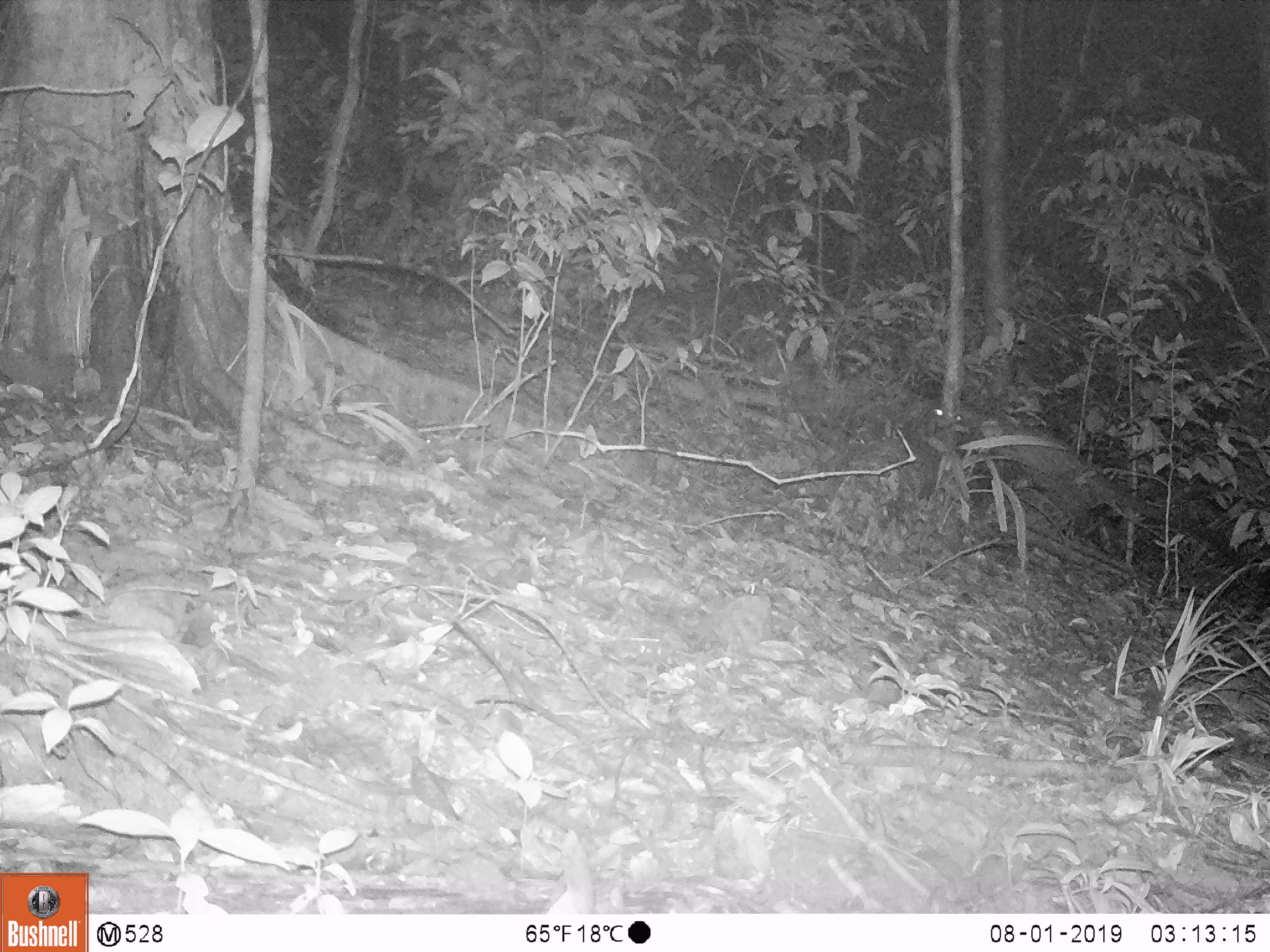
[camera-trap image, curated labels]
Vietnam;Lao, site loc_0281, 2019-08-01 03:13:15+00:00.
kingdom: Animalia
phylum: Chordata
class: Mammalia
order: Carnivora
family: Viverridae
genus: Paguma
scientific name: Paguma larvata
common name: masked palm civet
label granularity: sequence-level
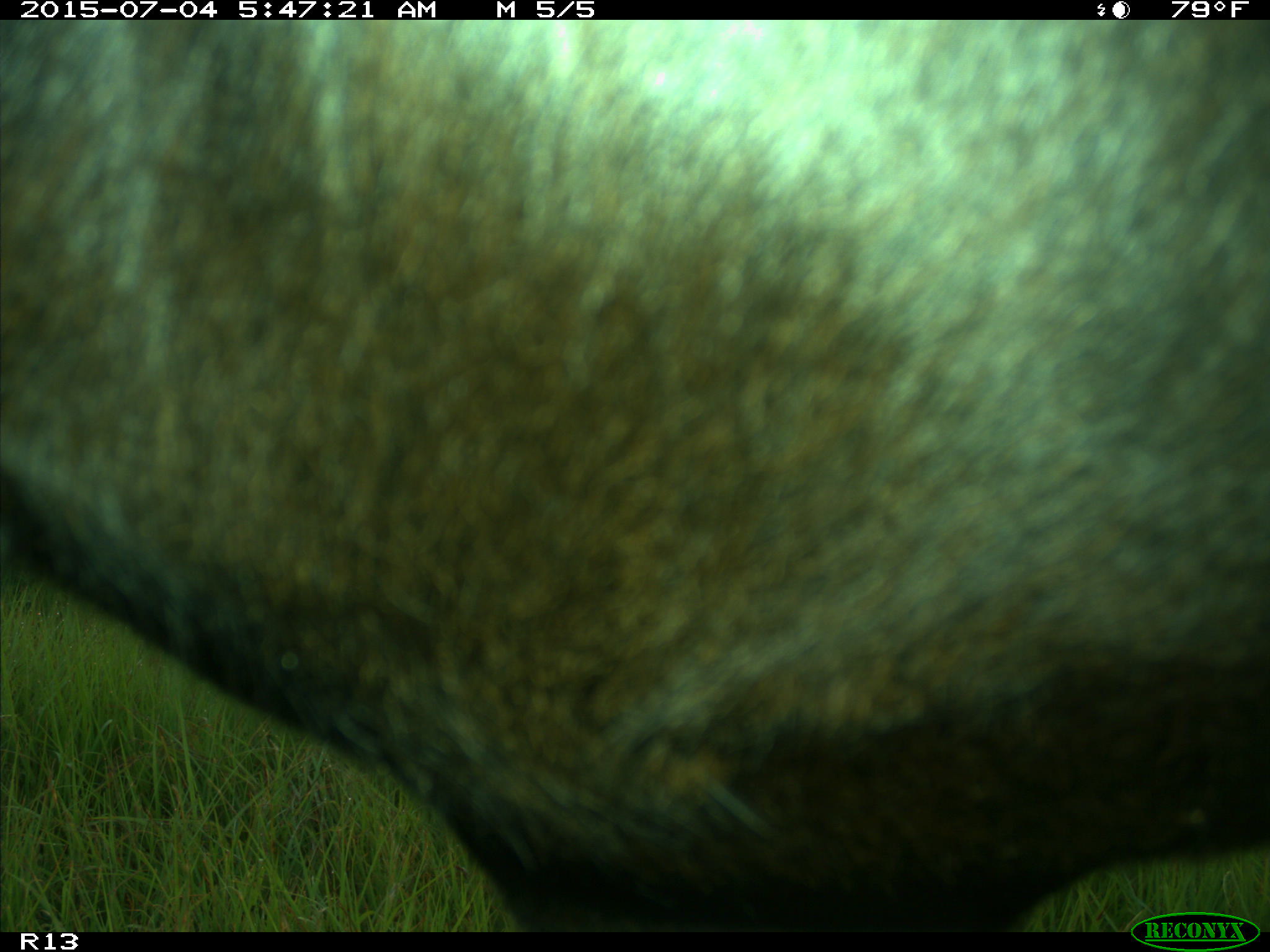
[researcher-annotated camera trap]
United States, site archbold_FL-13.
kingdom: Animalia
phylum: Chordata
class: Mammalia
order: Artiodactyla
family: Bovidae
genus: Bos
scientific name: Bos taurus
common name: domestic cow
Bos taurus (domestic cow).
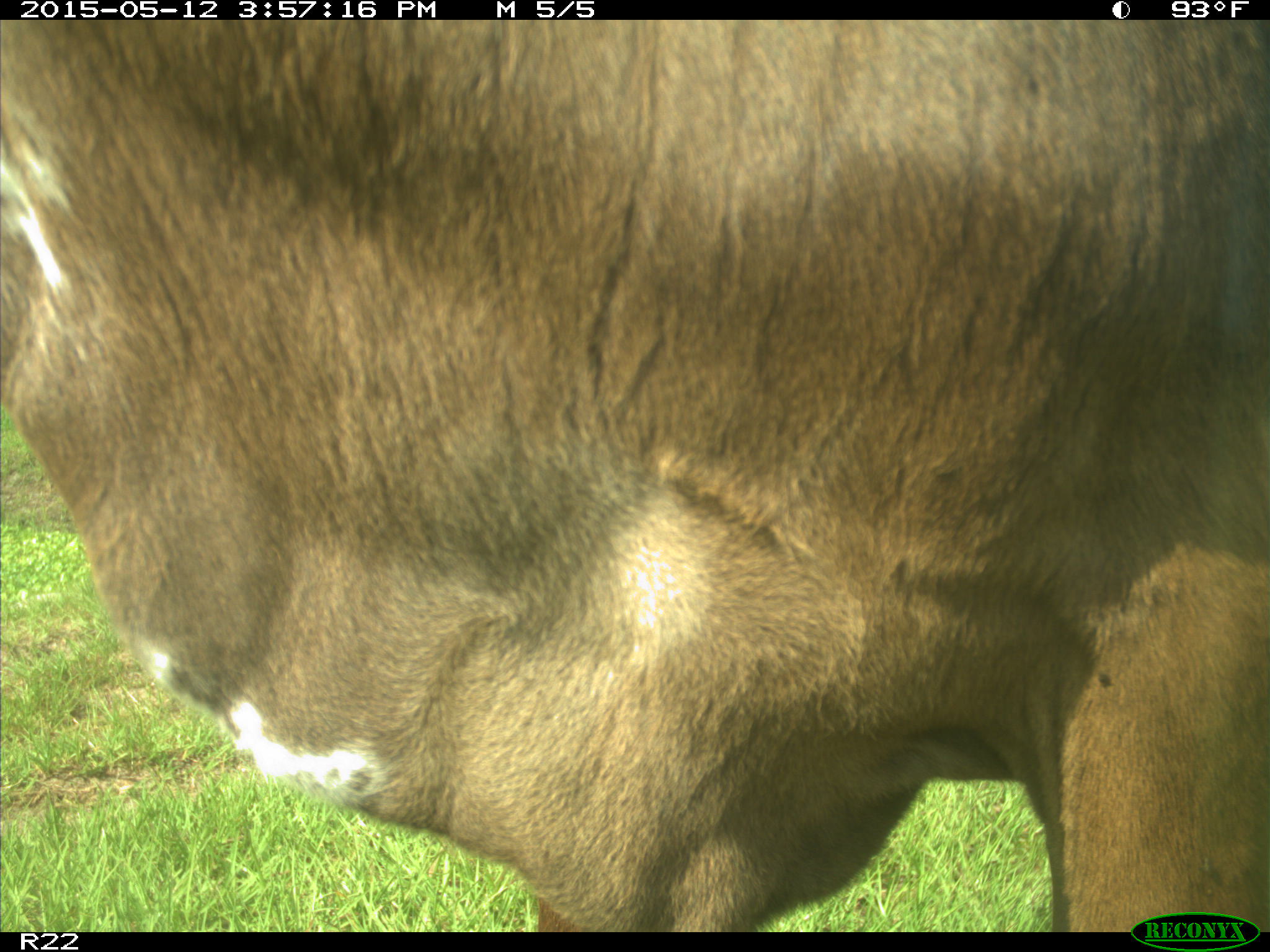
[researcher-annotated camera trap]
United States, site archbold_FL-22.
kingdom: Animalia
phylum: Chordata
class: Mammalia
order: Artiodactyla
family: Bovidae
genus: Bos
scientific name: Bos taurus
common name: domestic cow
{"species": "Bos taurus (domestic cow)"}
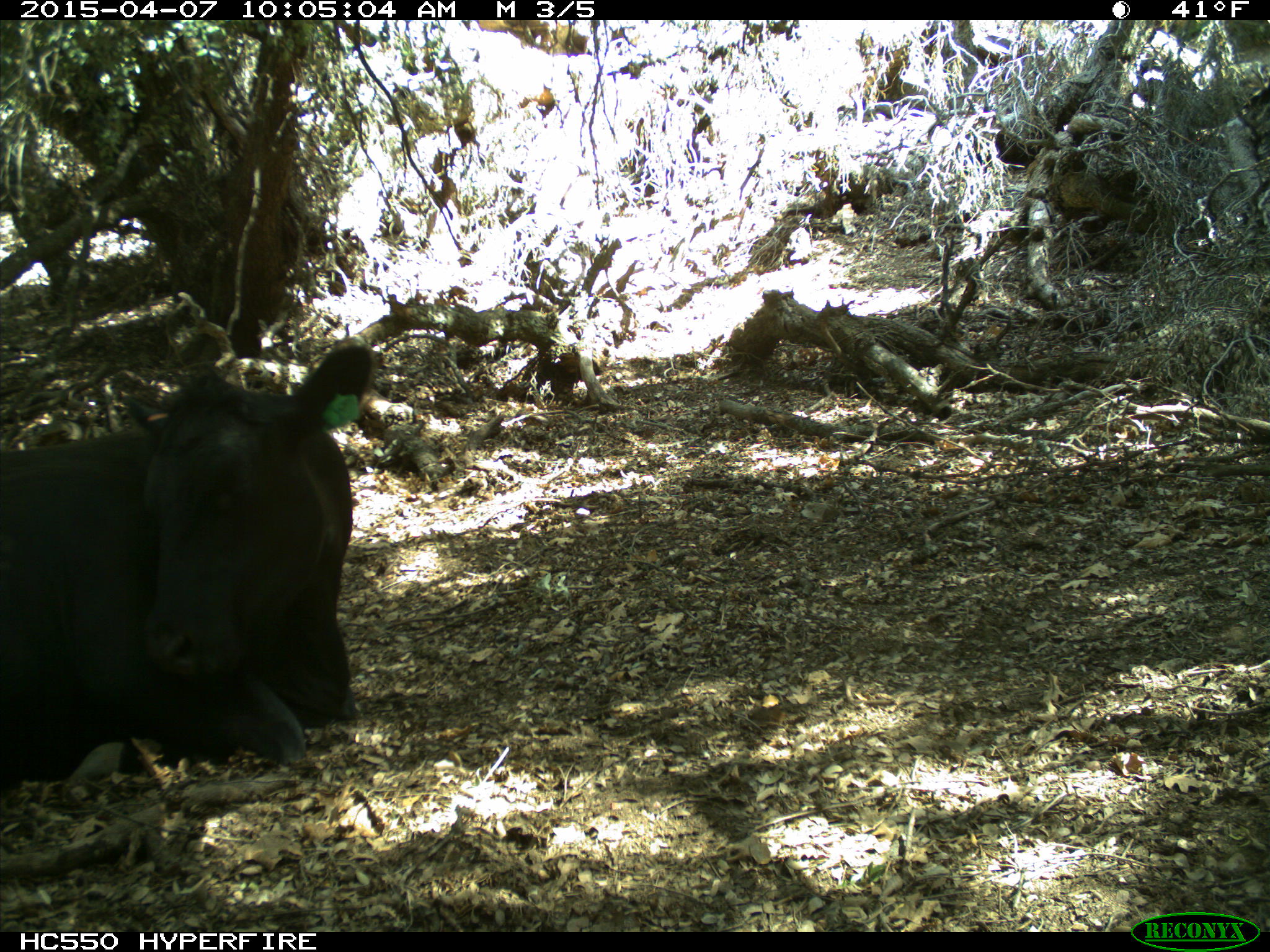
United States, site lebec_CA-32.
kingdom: Animalia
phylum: Chordata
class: Mammalia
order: Artiodactyla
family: Bovidae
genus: Bos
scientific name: Bos taurus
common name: domestic cow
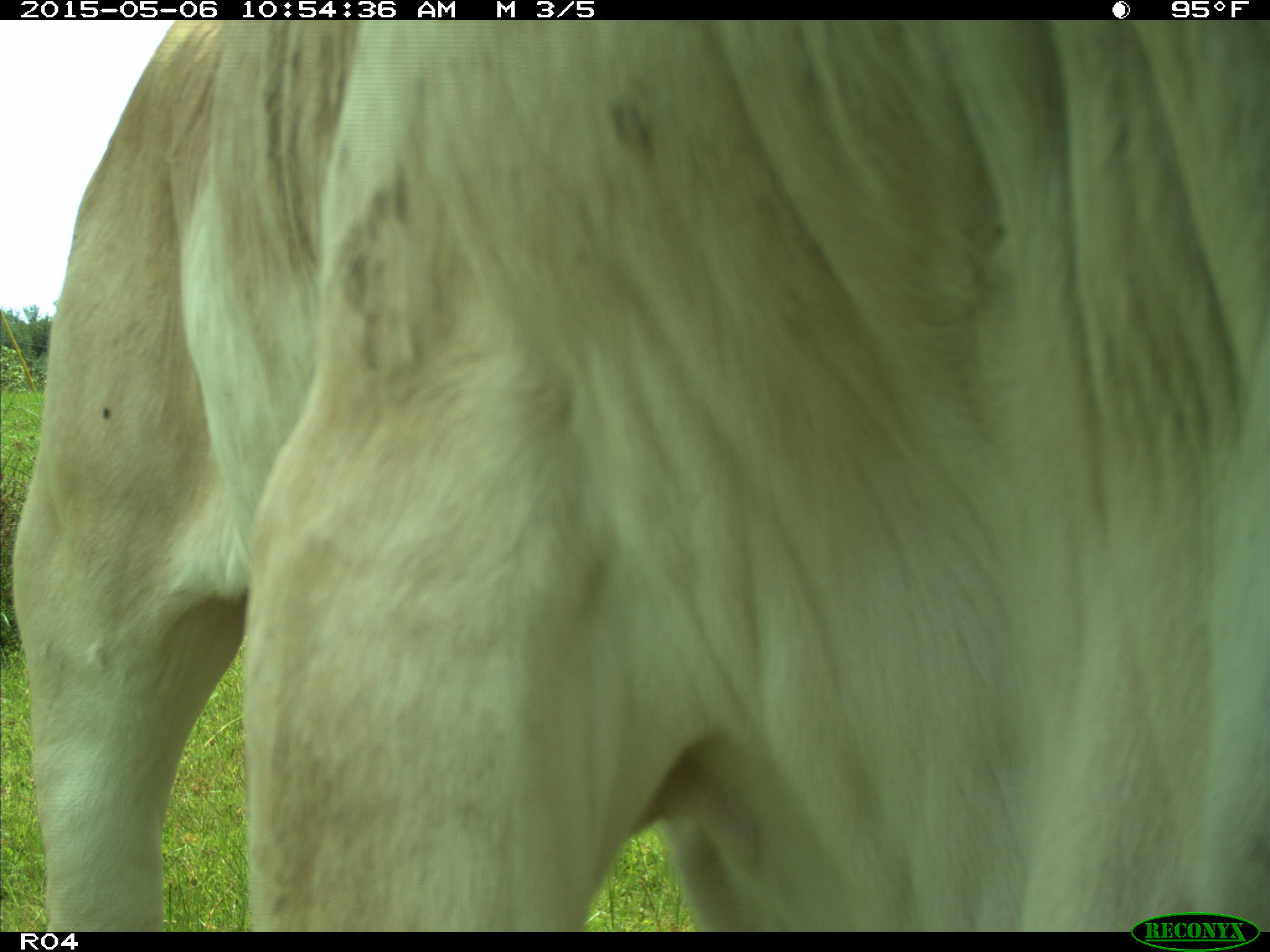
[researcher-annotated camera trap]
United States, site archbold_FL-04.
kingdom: Animalia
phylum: Chordata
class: Mammalia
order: Artiodactyla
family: Bovidae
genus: Bos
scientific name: Bos taurus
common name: domestic cow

■ What is being asked
Give an exact copy of the listing above that leaves out every picture.

■ Solution to this problem
[camera-trap image, curated labels]
Vietnam;Lao, site loc_0281, 2019-08-01 03:13:15+00:00.
kingdom: Animalia
phylum: Chordata
class: Mammalia
order: Carnivora
family: Viverridae
genus: Paguma
scientific name: Paguma larvata
common name: masked palm civet
label granularity: sequence-level
[researcher-annotated camera trap]
United States, site archbold_FL-13.
kingdom: Animalia
phylum: Chordata
class: Mammalia
order: Artiodactyla
family: Bovidae
genus: Bos
scientific name: Bos taurus
common name: domestic cow
Bos taurus (domestic cow).
[researcher-annotated camera trap]
United States, site archbold_FL-22.
kingdom: Animalia
phylum: Chordata
class: Mammalia
order: Artiodactyla
family: Bovidae
genus: Bos
scientific name: Bos taurus
common name: domestic cow
{"species": "Bos taurus (domestic cow)"}
United States, site lebec_CA-32.
kingdom: Animalia
phylum: Chordata
class: Mammalia
order: Artiodactyla
family: Bovidae
genus: Bos
scientific name: Bos taurus
common name: domestic cow
[researcher-annotated camera trap]
United States, site archbold_FL-04.
kingdom: Animalia
phylum: Chordata
class: Mammalia
order: Artiodactyla
family: Bovidae
genus: Bos
scientific name: Bos taurus
common name: domestic cow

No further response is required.